The Nature of Consciousness I probably should've been more clear. I'm not talking about differences in whether something like tomatoes actually exist in one but not the other. I'm talking about intrinsic differences that arise from following the rules of a world (physical laws) like whether tomatoes COULD exist in one but not the other.
In the case of tomatoes, if the two worlds had the same physical laws and one of them had the possibility of producing a tomato, you would point out how a biochemical configuration representing a tomato can exist in the other world as well. You would not be able to say that there are two worlds - each which have the same physical laws in which tomatoes can exist in one but not the other. Either they can exist in both or they can't exist in both. It would be a logical fallacy to say otherwise.
In the case of consciousness, you can imagine two worlds - one in which consciousness exists and another where it doesn't despite the two having the same physical laws as evident by the philosophical zombie introduced by "I like Sushi." Since the zombie acts and reacts in the exact same way a real conscious person would, it would still follow the causality intrinsic in physical laws.

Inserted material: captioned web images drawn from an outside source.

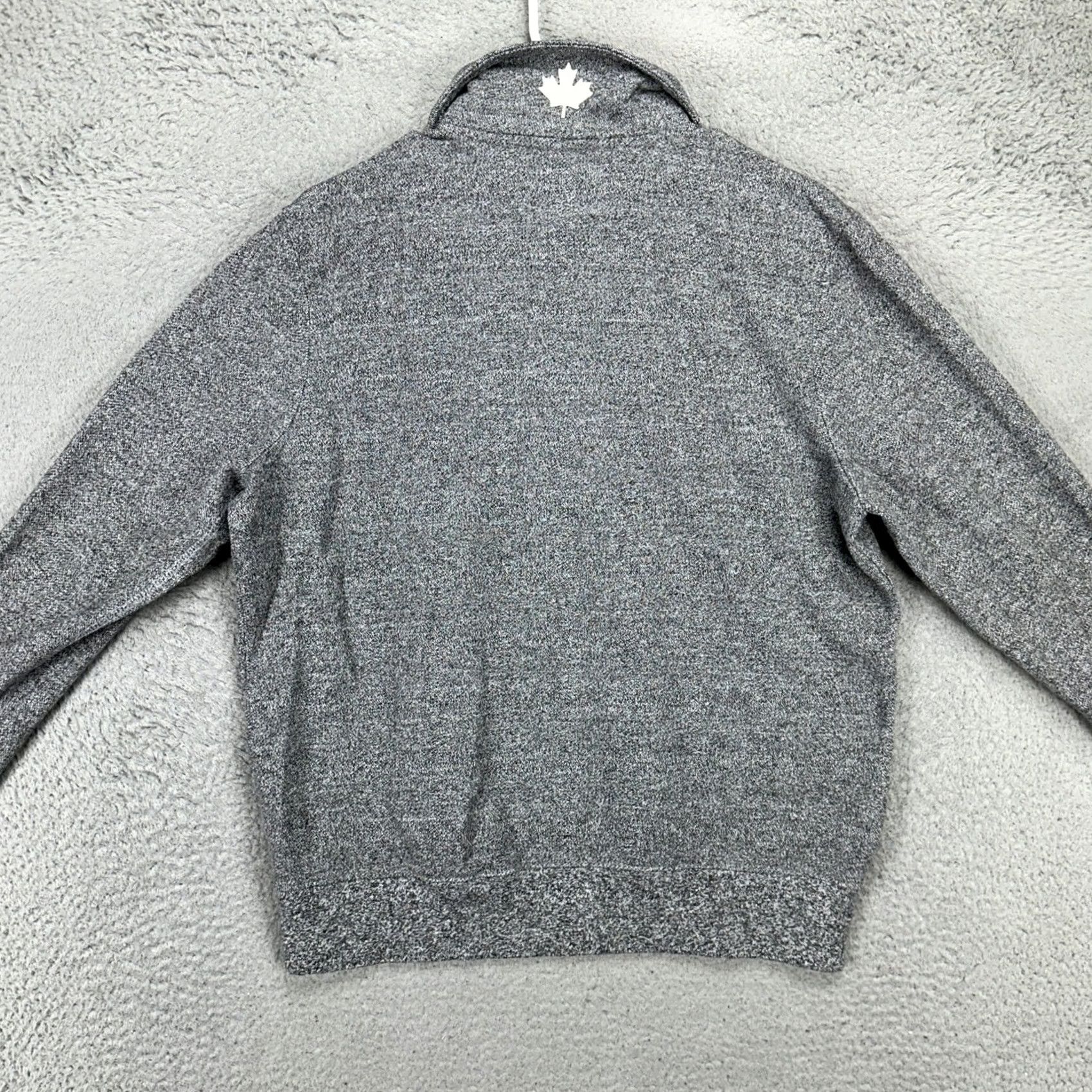 Roots VINTAGE Roots Womens Zip Polo Sweater Large Grey Knit Casual Long Sleeve Logo Ladies Size L / US 10 / IT 46 - 3 Thumbnail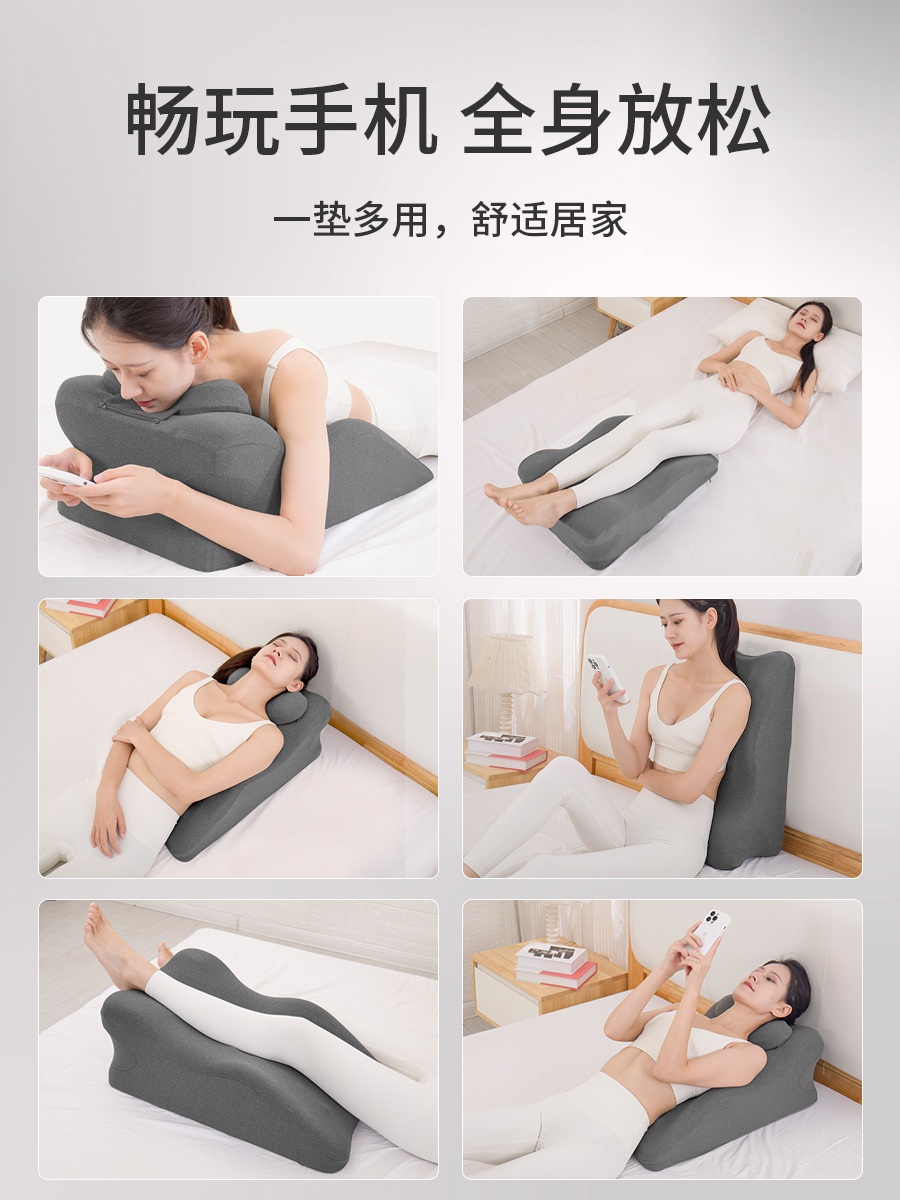 엎드린 자세 배게 허리 보호 수면 다리 메모리폼 낮잠 침대 - 상세 이미지 5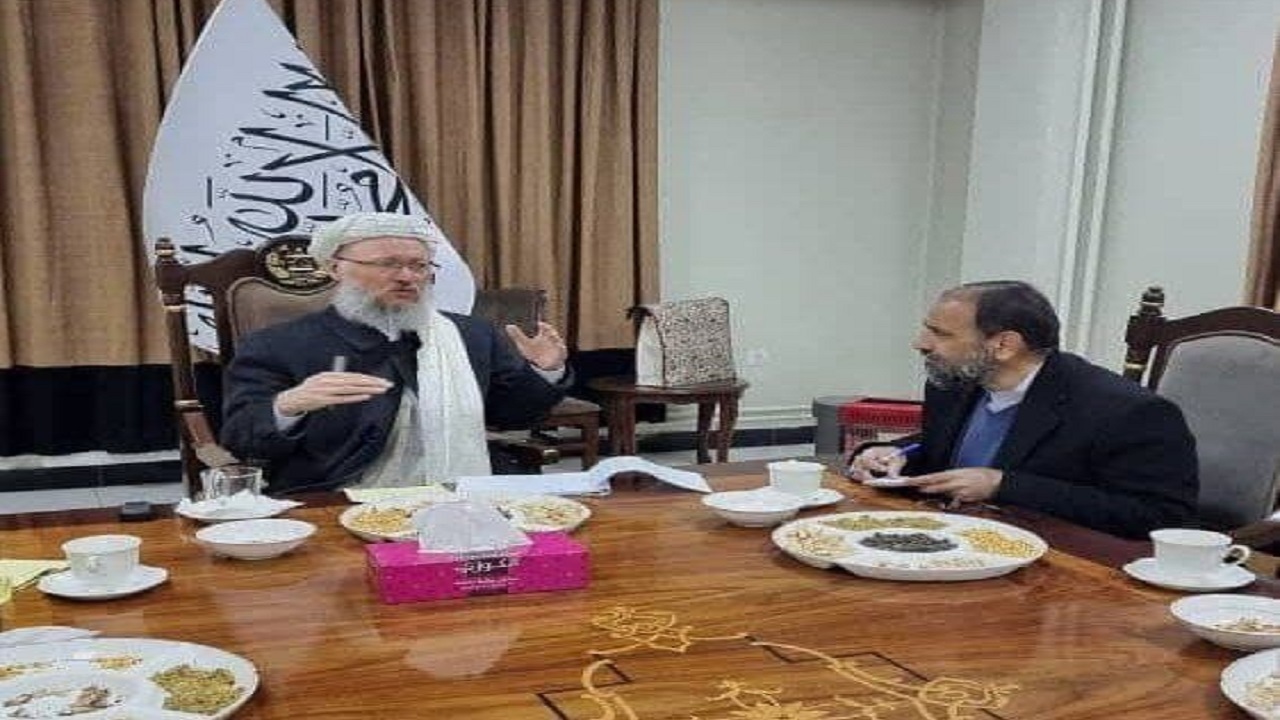 دیدار مقامات سفارت ایران در کابل با معاون نخست وزیر طالبان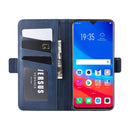 For OPPO F9 / F9 Pro / Realme 2 Pro / A7X Dual-side Magnetic Buckle Horizontal Flip Leather Case with Holder & Card Slots & Wallet & Photo Frame(Blue)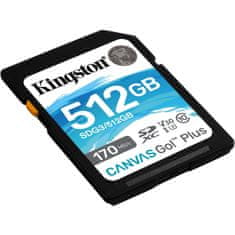 Kingstone KARTICA 512 GB Kingston Canvas Go! Plus XC 170 MB/s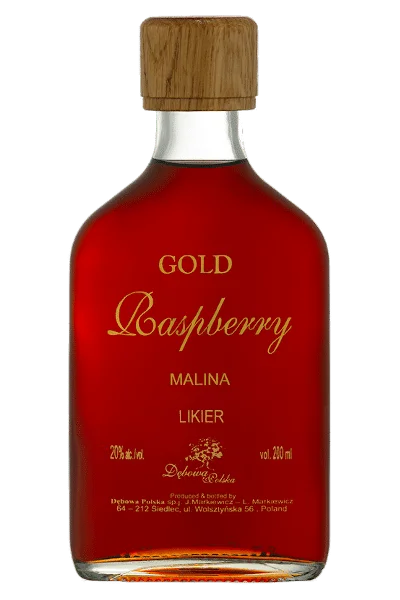 Likier Dębowa Gold Raspberry Malina 20% 0,2l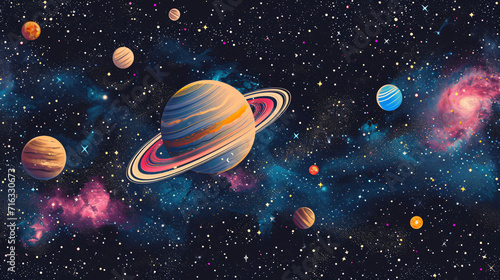 Planets in space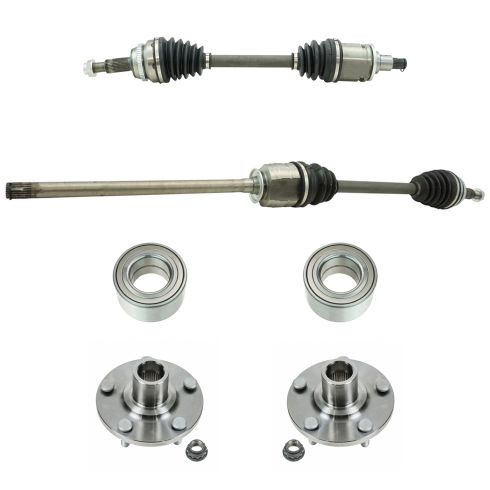 04-10 Toyota Sienna AWD Front CV Axle Shaft Assembly & Hub Kit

In logical proof, it's known that under a set of givens, if you hypothesize something and you have logical derivation that shows that you can evaluate something to be true and false at the same time, the thing that you have hypothesized is false. The negation of that is also true in that if you hypothesize something and you can't have logical derivation that shows you can evaluate something to be true and false at the same time, the thing that you have hypothesized is true.
The fact that you can imagine something and not find any contradiction in its imagination shows that you don't have logical derivation that shows you can evaluate something to be true and false at the same time. This would make the hypothesis (consciousness not being physical) true.